Im Zuge der Versetzung in den Ruhestand 2010 wurde mein Vater Ehrenbürger der Stadt Neunkirchen für große Verdienste im Zusammenleben der Konfessionen und zwischen Kirche und Stadt. Ab 2011 und der Übersiedlung ins Elternhaus in Rekawinkel feierte er viele Gottesdienste im Wiental, Krems und auch noch in Neunkirchen und Hetzendorf. Er wurde zum Senior (Interimsleiter) der gesamten Michaelsbruderschaft berufen. Gedacht war das Amt für ein oder zwei Jahre, doch er hatte es dann sechs Jahre inne. Eine Woche vor seinem Tod wurde ihm das Jahrbuch der Gesellschaft für die Geschichte des Protestantismus in Österreich, welches ihm anlässlich seines 75. Geburtstages gewidmet war, überreicht. Das wissenschaftliche Arbeiten endete erst mit Fortschreiten seiner Erkrankung.

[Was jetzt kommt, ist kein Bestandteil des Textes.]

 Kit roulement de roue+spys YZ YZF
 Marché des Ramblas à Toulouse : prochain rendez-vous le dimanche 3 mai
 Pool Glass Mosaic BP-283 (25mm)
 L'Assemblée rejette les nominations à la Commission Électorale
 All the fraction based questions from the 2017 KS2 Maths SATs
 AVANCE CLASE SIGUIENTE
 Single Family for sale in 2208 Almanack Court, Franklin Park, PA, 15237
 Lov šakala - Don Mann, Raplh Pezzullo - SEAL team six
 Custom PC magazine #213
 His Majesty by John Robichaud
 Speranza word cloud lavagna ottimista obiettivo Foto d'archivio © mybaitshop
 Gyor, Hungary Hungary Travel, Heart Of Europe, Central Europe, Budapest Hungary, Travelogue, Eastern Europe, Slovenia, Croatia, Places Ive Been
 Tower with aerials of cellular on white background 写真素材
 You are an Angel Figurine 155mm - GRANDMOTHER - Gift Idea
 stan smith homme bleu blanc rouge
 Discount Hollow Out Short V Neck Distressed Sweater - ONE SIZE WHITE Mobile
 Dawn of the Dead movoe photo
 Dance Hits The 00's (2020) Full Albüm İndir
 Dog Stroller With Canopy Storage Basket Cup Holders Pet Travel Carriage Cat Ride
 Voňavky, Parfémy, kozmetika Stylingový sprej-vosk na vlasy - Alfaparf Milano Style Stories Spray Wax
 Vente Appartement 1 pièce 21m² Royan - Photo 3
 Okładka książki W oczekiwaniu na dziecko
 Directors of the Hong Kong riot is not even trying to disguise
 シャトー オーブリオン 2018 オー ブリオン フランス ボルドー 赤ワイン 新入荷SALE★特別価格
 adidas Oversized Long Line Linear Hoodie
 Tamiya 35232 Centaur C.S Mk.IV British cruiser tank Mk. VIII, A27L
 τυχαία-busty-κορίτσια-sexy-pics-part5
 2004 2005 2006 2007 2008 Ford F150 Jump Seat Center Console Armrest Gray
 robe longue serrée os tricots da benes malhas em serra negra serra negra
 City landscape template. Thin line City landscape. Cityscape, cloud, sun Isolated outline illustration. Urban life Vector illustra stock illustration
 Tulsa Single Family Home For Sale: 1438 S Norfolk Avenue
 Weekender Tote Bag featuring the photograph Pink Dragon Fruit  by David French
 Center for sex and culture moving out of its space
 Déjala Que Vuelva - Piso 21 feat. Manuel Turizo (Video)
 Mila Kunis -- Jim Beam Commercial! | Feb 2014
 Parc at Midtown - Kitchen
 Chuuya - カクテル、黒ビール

Seit 2004 sind die Enkelkinder Esther, Leopold, Marianne, Ruth und Lucia ein Quell beständiger Freude. Er pflegte zu sagen: „Unsere Enkelkinder sind die besten der ganzen Welt. Das sagen zwar alle Großeltern, aber bei uns stimmt es auch!“

Den schwarzen Talar trug mein Vater eigentlich nach seiner Pensionierung nur in den Fastenzeiten (Advent- und Passionszeit) und bei Begräbnissen. Ansonsten war weiß das Gewand der Feier. So wurde am 13.07.2021 die Einsegnung am Friedhof in Pressbaum in schwarz und die Messe zur Auferstehung am Nachmittag in der Michaelskapelle in Eichgraben in Weiß gefeiert. In der Albe mit dem Bruderschaftskreuz wurde er auch begraben.